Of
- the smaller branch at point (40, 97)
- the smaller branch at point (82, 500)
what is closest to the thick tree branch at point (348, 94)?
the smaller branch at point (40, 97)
====================
• To be done: Copy the records above word for word.

• Result of this task:
Of
- the smaller branch at point (40, 97)
- the smaller branch at point (82, 500)
what is closest to the thick tree branch at point (348, 94)?
the smaller branch at point (40, 97)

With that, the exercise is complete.